Die kleine Mittelmeerinsel hat ein breit gefächertes Steuervermeidungsmodell entwickelt, das nichts dem Zufall überlässt. Patentboxen, Steuervergütung für Gewinne ausländischer Firmen, attraktivste Regelungen für Glücksspiel und eben Yachtbesitzer zählen zu den vielen Zuckerln. Bei den hübschen Schiffen beispielsweise sinkt die Umsatzsteuer mit der Länge des Bootes.

Korruption, Geldwäsche und Drogengelder

Seit der Ermordung der Journalistin Daphne Caruana Galizia, deren Peugeot am Montag durch eine Plastikbombe in die Luft gesprengt worden war, steht Malta wieder im Fokus. Doch diesmal geht es nur peripher um die seit Jahren immer und immer wieder angeprangerte Steueroase, sondern um Korruption, Geldwäsche und Drogengelder. Und es geht darum, wie ernst die EU die Rechtsstaatlichkeit ihrer Mitglieder nimmt. Hier gibt es im Falle Malta massive Zweifel.

Die wurden am Mittwoch auch ziemlich deutlich artikuliert. Manfred Weber beispielsweise, Fraktionschef der Europäischen Volkspartei im EU-Parlament, fordert eine unabhängige, internationale Untersuchung des Anschlags. Und sein deutscher Parteikollege Daniel Caspary meinte, dass Valletta den Fall "nicht allein regeln" könne.

"Schweigekartell"

Nicht einmal Ungarn hat derart viel Kritik auf sich gezogen wie EU-Mitglied Malta und dessen Justizsystem. Die Liste der Vorwürfe gegen die Insel ist lang. Große Korruptions- und Geldwäschecausen seien trotz ergiebiger Ermittlungen nie angeklagt worden, erzählt der Grüne EU-Abgeordnete Sven Giegold, der Caruana Galizia kannte und mit ihr zusammenarbeitete. Er spricht von einer "Kultur der Straflosigkeit" und einem "Schweigekartell", wenn es um Finanzkriminalität gehe.
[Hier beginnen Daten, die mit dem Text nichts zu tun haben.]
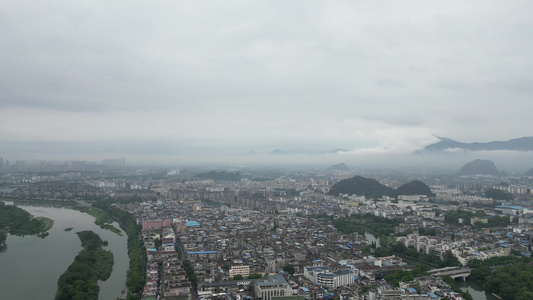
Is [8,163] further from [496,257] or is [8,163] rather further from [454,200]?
[496,257]

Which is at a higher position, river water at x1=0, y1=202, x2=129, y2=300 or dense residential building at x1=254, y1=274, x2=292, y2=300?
dense residential building at x1=254, y1=274, x2=292, y2=300

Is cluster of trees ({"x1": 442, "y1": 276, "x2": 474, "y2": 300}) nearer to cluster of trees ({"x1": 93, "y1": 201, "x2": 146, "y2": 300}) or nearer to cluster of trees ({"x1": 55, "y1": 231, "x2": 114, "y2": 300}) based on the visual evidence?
cluster of trees ({"x1": 93, "y1": 201, "x2": 146, "y2": 300})

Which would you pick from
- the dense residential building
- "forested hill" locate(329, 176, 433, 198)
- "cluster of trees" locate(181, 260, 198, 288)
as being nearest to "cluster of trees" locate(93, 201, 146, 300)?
"cluster of trees" locate(181, 260, 198, 288)

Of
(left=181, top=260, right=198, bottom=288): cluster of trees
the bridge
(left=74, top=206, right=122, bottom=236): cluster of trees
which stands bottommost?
(left=74, top=206, right=122, bottom=236): cluster of trees

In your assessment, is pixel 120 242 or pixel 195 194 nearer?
pixel 120 242

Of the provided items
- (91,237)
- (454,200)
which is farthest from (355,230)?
(454,200)

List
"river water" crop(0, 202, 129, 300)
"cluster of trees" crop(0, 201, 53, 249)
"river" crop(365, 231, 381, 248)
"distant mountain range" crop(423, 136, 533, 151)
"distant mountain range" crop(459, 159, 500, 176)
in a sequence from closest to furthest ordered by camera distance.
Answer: "river water" crop(0, 202, 129, 300), "river" crop(365, 231, 381, 248), "cluster of trees" crop(0, 201, 53, 249), "distant mountain range" crop(459, 159, 500, 176), "distant mountain range" crop(423, 136, 533, 151)

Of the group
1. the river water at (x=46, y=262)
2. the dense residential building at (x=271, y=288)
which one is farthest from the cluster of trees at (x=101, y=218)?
the dense residential building at (x=271, y=288)

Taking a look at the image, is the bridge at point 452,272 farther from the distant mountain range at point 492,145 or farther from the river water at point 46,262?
the distant mountain range at point 492,145
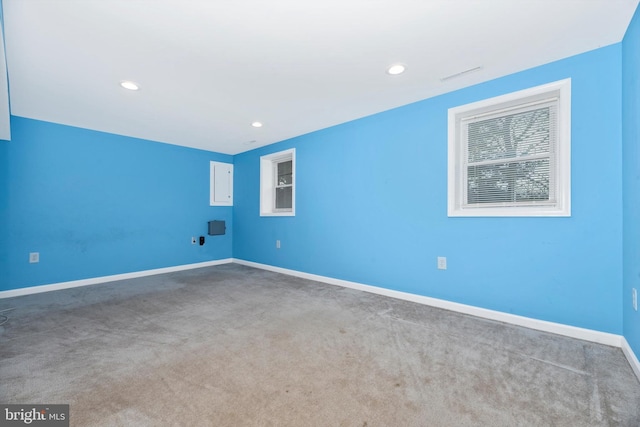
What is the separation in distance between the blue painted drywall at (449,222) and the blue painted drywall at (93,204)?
69.8 inches

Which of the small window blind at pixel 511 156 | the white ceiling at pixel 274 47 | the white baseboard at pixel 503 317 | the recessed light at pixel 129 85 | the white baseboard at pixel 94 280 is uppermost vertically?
the white ceiling at pixel 274 47

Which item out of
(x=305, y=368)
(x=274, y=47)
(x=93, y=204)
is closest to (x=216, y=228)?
(x=93, y=204)

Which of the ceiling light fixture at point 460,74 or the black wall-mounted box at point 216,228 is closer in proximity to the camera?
the ceiling light fixture at point 460,74

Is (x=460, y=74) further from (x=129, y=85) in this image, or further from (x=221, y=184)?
(x=221, y=184)

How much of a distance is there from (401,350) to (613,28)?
9.09 feet

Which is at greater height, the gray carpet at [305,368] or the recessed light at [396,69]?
the recessed light at [396,69]

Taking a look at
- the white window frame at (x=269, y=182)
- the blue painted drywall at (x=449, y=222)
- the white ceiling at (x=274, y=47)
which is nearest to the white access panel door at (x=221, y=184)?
the white window frame at (x=269, y=182)

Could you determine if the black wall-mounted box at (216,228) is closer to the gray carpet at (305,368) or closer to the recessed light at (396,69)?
the gray carpet at (305,368)

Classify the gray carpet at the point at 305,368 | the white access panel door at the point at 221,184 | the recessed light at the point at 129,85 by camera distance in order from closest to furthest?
the gray carpet at the point at 305,368 → the recessed light at the point at 129,85 → the white access panel door at the point at 221,184

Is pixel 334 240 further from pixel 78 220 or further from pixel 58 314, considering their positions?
pixel 78 220

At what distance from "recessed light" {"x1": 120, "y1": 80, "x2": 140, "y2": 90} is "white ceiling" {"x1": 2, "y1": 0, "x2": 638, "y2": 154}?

Giegold geht noch einen Schritt weiter und nimmt die EU-Kommission in die Pflicht. Angesichts der ständigen Enthüllungen über Geldwäschevorfälle hat der vor Monaten eine Anfrage an die Brüsseler Behörde gestellt, warum angesichts offenkundiger Verstöße gegen einschlägige EU-Bestimmungen kein Vertragsverletzungsverfahren gegen Malta eingeleitet wird. Die immer gleichlautende Antwort: Es dauert noch.

Giegold zieht im Gespräch mit dem STANDARD die Schlussfolgerung: Wäre die Kritik an der Justiz und dem Steuerparadies ernst genommen worden, "wäre Daphne vielleicht noch am Leben". Nun will er, dass die EU-Länder Druck auf die Kommission ausüben, damit die Behörde die Insel ins Visier nimmt. Auch dem österreichischen Europaabgeordneten Othmar Karas platzt langsam der Kragen. "Der Mord zeigt, wie tief der Sumpf aus Geldwäsche, Korruption und Steuerhinterziehung ist und wie riesig der Handlungsbedarf ist", erklärt der österreichische Delegationsleiter der ÖVP.

Regierungschef angepatzt

Auch wenn sich Politiker nicht an Verdächtigungen beteiligen, pochen sie doch auf lückenlose Aufklärung. Die ist umso sensibler, als Caruana Galizia scharfe Attacken gegen den Regierungschef geritten hatte. Seine Mutter sei ermordet worden, weil sie den Rechtsstaat beschützen wollte, schrieb Matthew Caruana Galizia auf Facebook. Er stellt einen Zusammenhang zwischen politischer Korruption und dem Attentat her.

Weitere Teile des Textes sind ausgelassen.